The main contradiction that a person faces is the contradiction between the motivational sphere and the changed “external” factors, which, given the existing regulatory system (existing personal potential), it cannot resolve. That is, first of all, attitudes, value orientations, and the entire dispositional system that “served” the regulatory mechanism of the individual’s life are at risk. As a result of resolving this contradiction, a person can switch to a qualitatively new way of life: what served as the occasion and reason for the experience is transformed as a result of the overcoming reaction into internal experience, the awareness of which will regulate further principles, create new values ​​and a program of life.

Obviously, in this sense, M.K. Mamardashvili wrote about man that he is “the only creature in the world who is in a state of constant rebirth...”, and M.M. Bakhtin formulates the idea of ​​incompleteness, the incompleteness of man, his discrepancy with himself. By calling a person an “infinite function,” the author emphasizes the constant movement in which a person finds himself, the “fluidity” of the phenomena of his inner world.

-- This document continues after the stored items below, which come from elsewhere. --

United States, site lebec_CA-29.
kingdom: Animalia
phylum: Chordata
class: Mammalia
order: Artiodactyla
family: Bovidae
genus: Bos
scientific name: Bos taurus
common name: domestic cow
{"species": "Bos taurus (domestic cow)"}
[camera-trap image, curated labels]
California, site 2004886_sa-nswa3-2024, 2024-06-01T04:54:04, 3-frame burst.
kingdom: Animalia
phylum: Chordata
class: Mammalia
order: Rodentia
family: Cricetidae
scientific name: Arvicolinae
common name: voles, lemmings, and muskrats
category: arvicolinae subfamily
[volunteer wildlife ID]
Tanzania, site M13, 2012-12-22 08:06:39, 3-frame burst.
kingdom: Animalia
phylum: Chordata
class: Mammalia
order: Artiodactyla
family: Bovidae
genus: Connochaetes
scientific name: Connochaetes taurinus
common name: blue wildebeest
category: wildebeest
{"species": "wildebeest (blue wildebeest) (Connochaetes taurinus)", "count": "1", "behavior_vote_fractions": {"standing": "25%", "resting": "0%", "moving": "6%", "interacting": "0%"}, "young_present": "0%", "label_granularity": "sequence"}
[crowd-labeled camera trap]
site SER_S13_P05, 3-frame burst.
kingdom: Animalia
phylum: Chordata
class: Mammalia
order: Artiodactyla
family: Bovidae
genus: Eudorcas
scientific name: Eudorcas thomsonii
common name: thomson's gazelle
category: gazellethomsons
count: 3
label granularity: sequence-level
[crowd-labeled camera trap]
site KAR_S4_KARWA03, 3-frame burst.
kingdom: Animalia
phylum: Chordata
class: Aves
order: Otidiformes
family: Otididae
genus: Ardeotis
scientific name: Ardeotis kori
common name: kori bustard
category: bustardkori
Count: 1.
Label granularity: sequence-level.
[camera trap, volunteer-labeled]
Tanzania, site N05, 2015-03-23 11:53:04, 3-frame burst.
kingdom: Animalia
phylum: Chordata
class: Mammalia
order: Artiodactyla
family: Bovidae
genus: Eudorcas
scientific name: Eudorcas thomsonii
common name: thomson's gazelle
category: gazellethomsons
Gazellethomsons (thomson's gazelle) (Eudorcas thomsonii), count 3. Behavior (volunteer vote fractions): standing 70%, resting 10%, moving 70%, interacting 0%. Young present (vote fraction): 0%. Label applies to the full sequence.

The group of coping theories includes numerous studies of psychological stress. From the physiological understanding of stress as a nonspecific (that is, the same, regardless of the stimulus) reaction of the body to any external influence, they are now moving to the recognition of the specificity of the reaction in the sense that it is carried out to a significant stimulus. It is with the help of the concept of “significance” that we can explain the differences in the impact of similar events on different people. That is, a person is involved in experiencing an event through its meaning.

Stress theories assess the relationship between major life changes and the extent to which they affect the body. T. Holmes and R. Rahe compiled a scale-questionnaire of recent experience, which is widely used today. This scale contains a list of 38 life changes (events) in health, work, family, personal life, and financial sphere (see Table 5.1). Events here can be either with an emphasis on objective circumstances (change of place of study, place of residence) or on subjective ones (change in personal habits, making important decisions related to the future). The subjects rated the events in points corresponding to the severity of the stressfulness of the events, using the event “marriage” as a sample, which had a pre-score of 500 points. The scores for each event were then divided by 10 and called “life change units” (LCU). The total score will serve as an indicator of the severity of life stress. Similar “thermometer” scales for determining stress levels have been developed by other researchers.